In the audience at this meeting were leaders of state and local Chambers around the country. Now, these leaders are doing important work: connecting the businesses that turn to them for information, education, networking, and a strong sense of community. And I appreciate that.But I also want them to appreciate what this Administration has been doing and the changes we want to bring to transportation policy.
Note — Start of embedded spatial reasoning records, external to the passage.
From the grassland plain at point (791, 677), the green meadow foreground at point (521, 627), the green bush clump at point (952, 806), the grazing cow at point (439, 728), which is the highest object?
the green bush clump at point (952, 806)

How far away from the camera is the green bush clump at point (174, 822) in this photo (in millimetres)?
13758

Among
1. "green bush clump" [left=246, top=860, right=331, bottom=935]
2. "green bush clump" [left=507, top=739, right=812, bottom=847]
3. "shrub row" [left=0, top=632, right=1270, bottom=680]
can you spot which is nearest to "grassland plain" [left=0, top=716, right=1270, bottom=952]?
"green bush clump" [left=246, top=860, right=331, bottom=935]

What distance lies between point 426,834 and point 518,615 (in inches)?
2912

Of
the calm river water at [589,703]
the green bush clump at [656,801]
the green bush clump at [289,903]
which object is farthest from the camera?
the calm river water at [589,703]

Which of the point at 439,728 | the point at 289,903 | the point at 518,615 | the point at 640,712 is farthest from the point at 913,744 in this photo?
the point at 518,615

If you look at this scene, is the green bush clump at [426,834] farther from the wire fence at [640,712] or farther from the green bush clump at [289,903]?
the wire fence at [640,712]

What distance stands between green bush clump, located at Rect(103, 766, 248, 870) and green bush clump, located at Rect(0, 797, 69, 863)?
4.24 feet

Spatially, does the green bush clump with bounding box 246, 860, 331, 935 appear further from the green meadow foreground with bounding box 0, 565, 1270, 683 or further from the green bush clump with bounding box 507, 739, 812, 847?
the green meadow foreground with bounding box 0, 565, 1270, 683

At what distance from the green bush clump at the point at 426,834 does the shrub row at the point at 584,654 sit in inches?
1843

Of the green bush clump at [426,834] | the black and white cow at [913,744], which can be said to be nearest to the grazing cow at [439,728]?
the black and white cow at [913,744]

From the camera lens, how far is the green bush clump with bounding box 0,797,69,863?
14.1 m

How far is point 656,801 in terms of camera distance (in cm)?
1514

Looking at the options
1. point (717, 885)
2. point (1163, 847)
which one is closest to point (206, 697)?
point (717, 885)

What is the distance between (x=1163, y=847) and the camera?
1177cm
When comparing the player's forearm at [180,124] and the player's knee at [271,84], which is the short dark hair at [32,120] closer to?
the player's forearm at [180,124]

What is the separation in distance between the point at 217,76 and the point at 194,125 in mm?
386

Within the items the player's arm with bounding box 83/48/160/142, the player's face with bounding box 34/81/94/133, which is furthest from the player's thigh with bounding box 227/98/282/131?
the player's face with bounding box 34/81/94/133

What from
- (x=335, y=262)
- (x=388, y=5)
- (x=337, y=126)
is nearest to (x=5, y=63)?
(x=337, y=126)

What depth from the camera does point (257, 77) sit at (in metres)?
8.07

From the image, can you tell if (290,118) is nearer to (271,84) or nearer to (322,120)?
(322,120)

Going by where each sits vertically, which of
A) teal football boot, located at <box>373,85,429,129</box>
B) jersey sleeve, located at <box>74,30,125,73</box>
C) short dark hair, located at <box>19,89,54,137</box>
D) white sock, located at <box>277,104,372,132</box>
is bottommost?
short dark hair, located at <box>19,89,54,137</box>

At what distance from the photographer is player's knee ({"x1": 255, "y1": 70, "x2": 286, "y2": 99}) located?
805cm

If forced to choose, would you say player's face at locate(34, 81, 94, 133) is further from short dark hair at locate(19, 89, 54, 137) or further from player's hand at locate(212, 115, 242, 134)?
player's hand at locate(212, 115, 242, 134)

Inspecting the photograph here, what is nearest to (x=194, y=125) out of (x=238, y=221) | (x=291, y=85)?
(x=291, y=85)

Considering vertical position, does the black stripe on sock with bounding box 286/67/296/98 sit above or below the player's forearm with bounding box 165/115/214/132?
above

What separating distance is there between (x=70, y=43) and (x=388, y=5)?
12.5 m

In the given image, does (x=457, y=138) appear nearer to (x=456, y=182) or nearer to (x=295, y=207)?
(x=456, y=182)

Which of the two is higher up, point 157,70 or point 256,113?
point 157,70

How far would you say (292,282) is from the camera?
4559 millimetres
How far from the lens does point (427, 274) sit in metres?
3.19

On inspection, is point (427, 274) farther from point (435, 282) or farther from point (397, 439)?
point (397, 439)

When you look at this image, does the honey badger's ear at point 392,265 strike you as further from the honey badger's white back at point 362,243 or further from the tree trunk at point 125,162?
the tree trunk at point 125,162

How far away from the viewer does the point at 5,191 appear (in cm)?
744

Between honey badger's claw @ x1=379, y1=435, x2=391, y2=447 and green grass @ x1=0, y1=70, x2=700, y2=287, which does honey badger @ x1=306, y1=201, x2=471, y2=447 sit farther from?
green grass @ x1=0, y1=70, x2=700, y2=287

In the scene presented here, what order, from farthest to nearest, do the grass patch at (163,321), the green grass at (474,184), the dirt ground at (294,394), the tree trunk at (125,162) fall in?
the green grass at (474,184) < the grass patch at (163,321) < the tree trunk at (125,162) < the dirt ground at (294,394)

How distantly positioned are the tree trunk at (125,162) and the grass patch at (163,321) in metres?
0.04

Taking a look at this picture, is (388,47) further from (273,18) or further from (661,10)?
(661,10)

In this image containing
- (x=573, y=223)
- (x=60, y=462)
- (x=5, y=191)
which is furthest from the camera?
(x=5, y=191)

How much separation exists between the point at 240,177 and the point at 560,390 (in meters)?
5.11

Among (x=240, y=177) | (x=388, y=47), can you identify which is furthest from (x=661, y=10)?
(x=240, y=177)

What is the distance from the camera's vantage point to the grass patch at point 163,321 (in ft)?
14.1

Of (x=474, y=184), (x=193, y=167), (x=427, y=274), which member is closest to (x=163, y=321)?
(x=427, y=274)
And I hope they carry that message back to their state and local Chamber members.
I tried to give these folks a sample of what we have already achieved transportation-wise:
- Cash for Clunkers injected $2.8 billion into auto sales around the country and created the equivalent of 21,000 jobs;
- Recovery Act spending made more than $30 billion available for more than 9,800 transportation projects in every state and territory--from roads and bridges to transit systems, airports, and seaports.
Both of these programs have helped stabilize targeted sectors of small businesses--auto dealers, construction companies--core members of the Chambers of Commerce across the country.
But more important than that may be the philosophy that is guiding our approach to transportation planning:
We see transportation not just as a way of moving people and goods around, but as a gateway to economic development and a better quality of life for all of us in the United States.
To put that into action, DOT will listen more carefully to state, regional, and community priorities, the kinds of priorities that small businesses help shape.
With thoughtful planning, and good public-private cooperation, our transportation policies will enhance economic competitiveness by giving businesses greater access to markets and providing Americans access to jobs, education, and services.